# nLab power series

### Context

#### Algebra

higher algebra

universal algebra

# Contents

## Definition

A power series in a variable $X$ and with coefficients in a ring $R$ is a series of the form

$\sum_{n = 0}^\infty a_n X^n$

where $a_n$ is in $R$ for each $n\ge 0$. Given that there are no additional convergence conditions, a power series is also termed emphatically as a formal power series. If $R$ is commutative, then the collection of formal power series in a variable $X$ with coefficients in $R$ forms a commutative ring denoted by $R [ [ X ] ]$.

More generally, a power series in $k$ commuting variables $X_1,\ldots, X_k$ with coefficients in a ring $R$ has the form $\sum_{n_1=0,n_2=0,\ldots, n_k = 0}^\infty a_{n_1\ldots n_k} X_1^{n_1} X_2^{n_2}\cdots X_k^{n_k}$. If $R$ is commutative, then the collection of formal power series in $k$ commuting variables $X_1,\ldots, X_k$ form a formal power series ring denoted by $R [ [ X_1,\ldots, X_k ] ]$.

More generally, we can consider noncommutative (associative unital) ring $R$ and words in noncommutative variables $X_1,\ldots, X_k$ of the form

$w = X_{i_1}\cdots X_{i_m}$

(where $m$ has nothing to do with $k$) and with coefficient $a_w \in R$ (here $w$ is a word of any length, not a multiindex in the previous sense).

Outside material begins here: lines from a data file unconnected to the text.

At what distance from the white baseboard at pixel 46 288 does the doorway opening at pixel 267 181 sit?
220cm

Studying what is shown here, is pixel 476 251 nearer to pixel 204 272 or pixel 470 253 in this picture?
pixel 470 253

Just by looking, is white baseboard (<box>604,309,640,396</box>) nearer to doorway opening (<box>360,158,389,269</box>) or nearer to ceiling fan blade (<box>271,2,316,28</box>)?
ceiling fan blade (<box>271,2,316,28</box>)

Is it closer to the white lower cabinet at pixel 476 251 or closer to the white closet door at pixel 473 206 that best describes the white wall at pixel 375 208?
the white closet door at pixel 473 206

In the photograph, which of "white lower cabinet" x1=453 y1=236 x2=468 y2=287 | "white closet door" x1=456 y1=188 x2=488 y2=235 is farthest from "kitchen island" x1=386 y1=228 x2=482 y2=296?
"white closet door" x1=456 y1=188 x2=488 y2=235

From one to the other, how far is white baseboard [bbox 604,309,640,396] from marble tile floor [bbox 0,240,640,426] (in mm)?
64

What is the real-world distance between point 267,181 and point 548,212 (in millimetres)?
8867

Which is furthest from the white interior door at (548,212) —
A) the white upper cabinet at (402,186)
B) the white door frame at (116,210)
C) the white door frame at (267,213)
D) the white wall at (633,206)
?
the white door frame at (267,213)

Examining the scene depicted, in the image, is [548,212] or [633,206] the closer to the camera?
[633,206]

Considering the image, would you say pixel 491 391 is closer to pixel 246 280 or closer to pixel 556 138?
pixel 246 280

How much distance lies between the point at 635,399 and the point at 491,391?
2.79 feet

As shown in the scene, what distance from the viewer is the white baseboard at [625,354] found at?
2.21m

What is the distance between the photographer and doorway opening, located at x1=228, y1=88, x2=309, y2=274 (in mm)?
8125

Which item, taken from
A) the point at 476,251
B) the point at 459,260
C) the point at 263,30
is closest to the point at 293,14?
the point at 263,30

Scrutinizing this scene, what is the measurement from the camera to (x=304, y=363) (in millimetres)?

Thus the power sum is of the form $\sum_w a_w X_w$ and they form a formal power series ring in variables $X_1,\ldots, X_k$ denoted by $R\langle \langle X_1,\ldots, X_k \rangle\rangle$. Furthermore, $R$ can be even a noncommutative semiring in which case the words belong to the free monoid on the set $S = \{ X_1,\ldots, X_k\}$, the partial sums are then belong to a monoid semiring $R\langle S\rangle$. The formal power series then also form a semiring, by the multiplication rule

$\sum_{r} a_r X_r \cdot \sum b_s X_s = \sum_w \sum_{u,v; w = u v} a_u b_v X_w$

Of course, this implies that in a specialization, $b$-s commute with variables $X_{i_k}$; what is usually generalized to take some endomorphisms into an account (like at noncommutative polynomial level of partial sums where we get skew-polynomial rings, i.e. iterated Ore extensions).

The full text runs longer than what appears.